To use test strips, first, take a finger prick with a lancet to draw out some blood and put it on one end of the strip. Then touch the other end of the strip to where it has been inserted into your meter and wait for it to show you what level they’re at!
The following is a list of the most common reasons why you might need to use test strips:
To monitor your blood sugar levels according to treatment recommendations from your doctor or diabetes educator. This helps make sure that you are managing any diabetes complications and get an idea of how healthy certain foods may be for someone with type two diabetes.
Frequent testing may also help reduce the risk for life-threatening events such as hypoglycemia (low blood sugar), too high glucose levels, ketoacidosis, coma, or death in people who have either type one or type two diabetes. It can also help manage fluctuations in insulin dosage if they’re needed because different times of day require different amounts, which can affect glycemic control significantly enough to need a change.

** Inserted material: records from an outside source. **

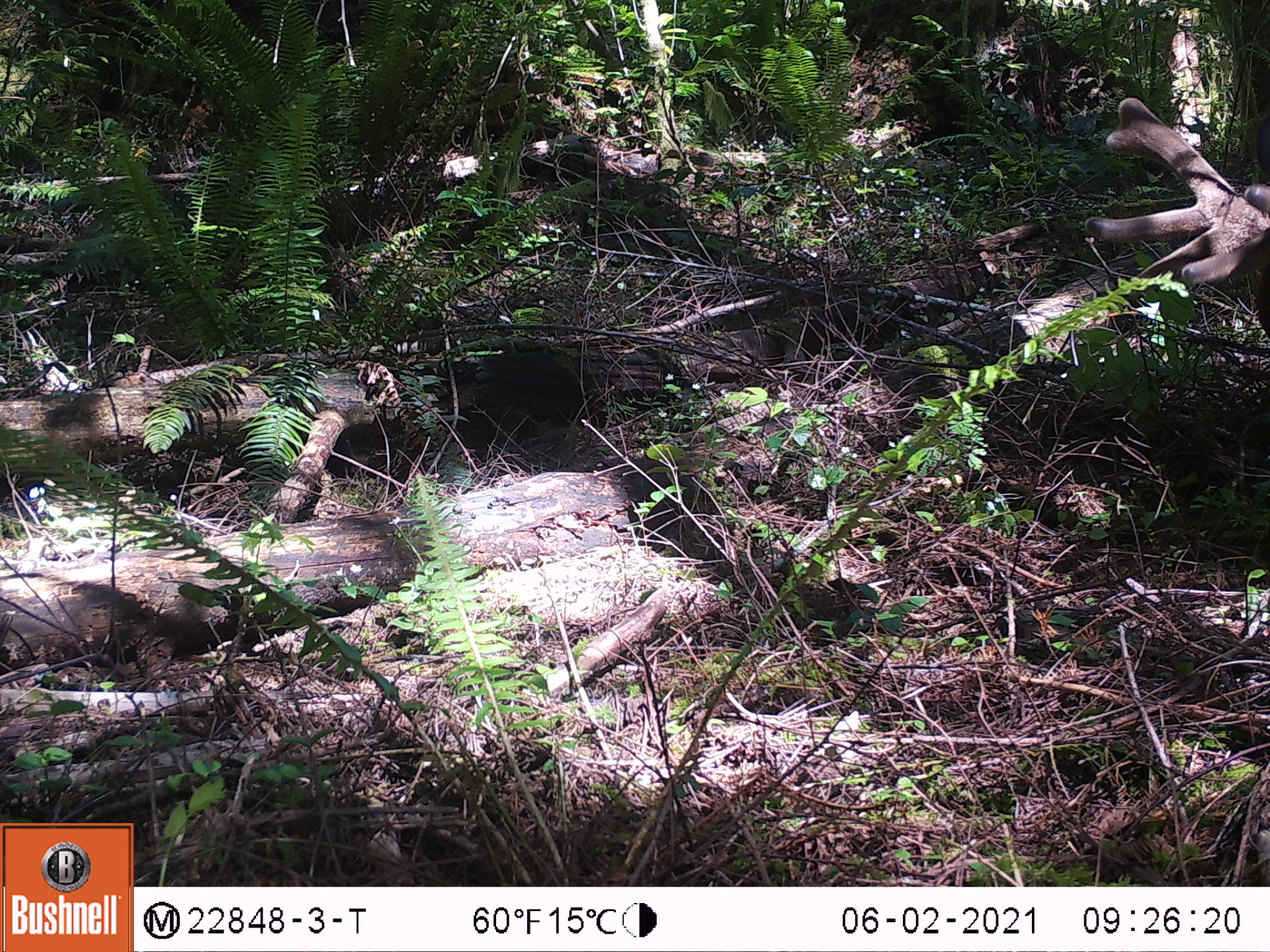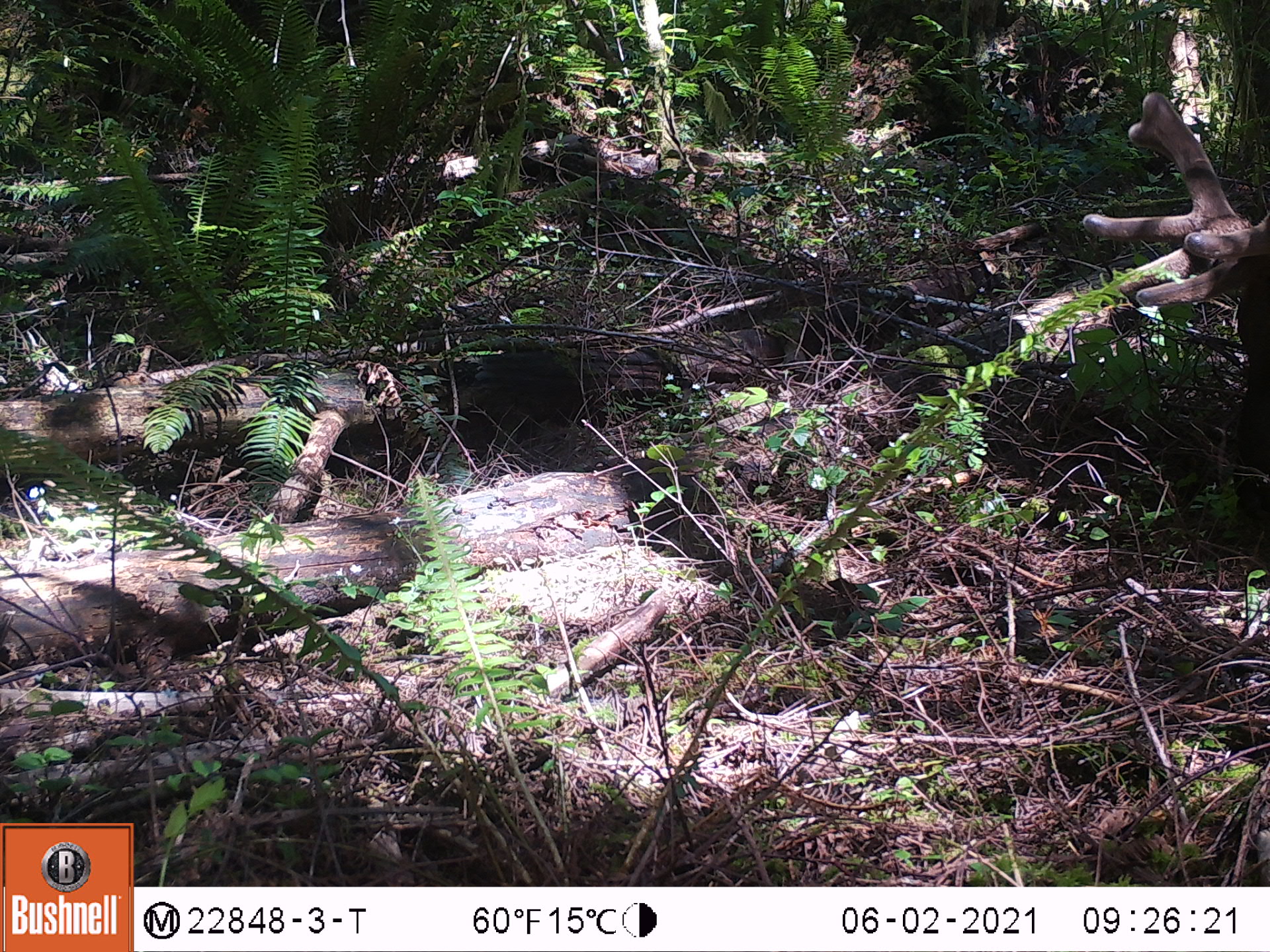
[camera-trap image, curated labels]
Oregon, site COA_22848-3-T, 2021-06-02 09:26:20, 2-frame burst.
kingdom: Animalia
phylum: Chordata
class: Mammalia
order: Artiodactyla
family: Cervidae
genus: Cervus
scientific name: Cervus canadensis roosevelti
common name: roosevelt elk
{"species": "roosevelt elk (Cervus canadensis roosevelti)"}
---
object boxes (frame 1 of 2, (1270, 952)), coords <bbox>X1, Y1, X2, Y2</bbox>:
roosevelt elk: <bbox>1086, 89, 1262, 307</bbox>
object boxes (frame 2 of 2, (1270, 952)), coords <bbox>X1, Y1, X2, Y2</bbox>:
roosevelt elk: <bbox>1068, 81, 1264, 423</bbox>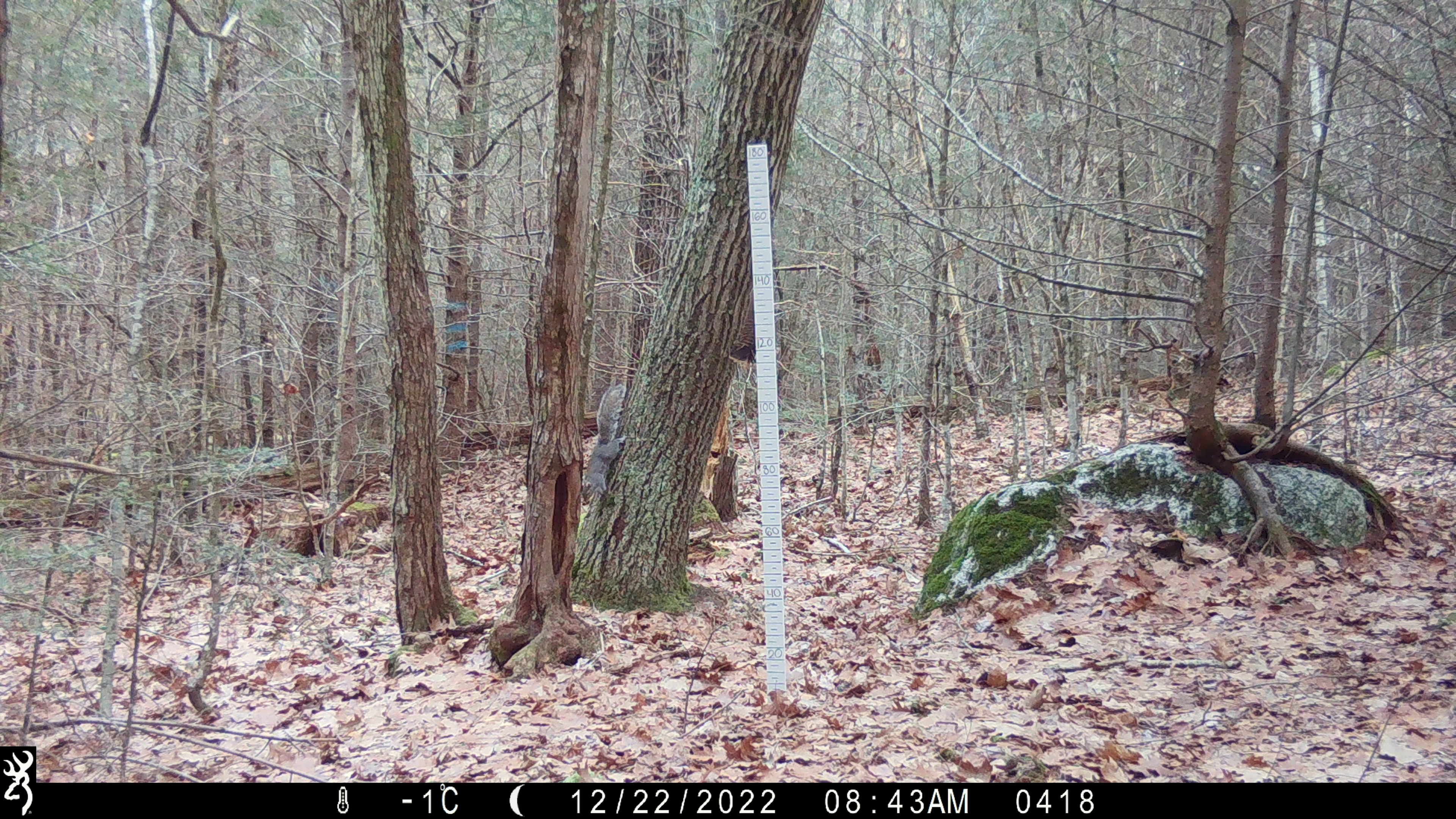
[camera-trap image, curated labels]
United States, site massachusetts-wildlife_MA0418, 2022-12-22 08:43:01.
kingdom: Animalia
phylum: Chordata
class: Mammalia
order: Rodentia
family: Sciuridae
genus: Sciurus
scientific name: Sciurus carolinensis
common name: gray squirrel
Gray squirrel (Sciurus carolinensis).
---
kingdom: Animalia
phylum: Chordata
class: Mammalia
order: Rodentia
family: Sciuridae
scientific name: Sciuridae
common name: squirrel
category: squirrel sp.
Squirrel sp. (squirrel) (Sciuridae).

To track how well your diet is managing glycemic levels, which can help you decide whether or to what extent insulin needs may be met by food intake only. If this method of treatment (diet and exercise) isn’t effective enough on its own, then the doctor might recommend adding in an additional medication like Metformin to their current regimen as well.
If someone has type two diabetes they typically have high blood sugar because not getting it into healthy ranges fast enough after eating causes glucose to build up in the bloodstream while waiting for insulin levels from natural production or injected doses to return them back down again – so people with type one who inject themselves will usually carry test strips around with them at all times just in case.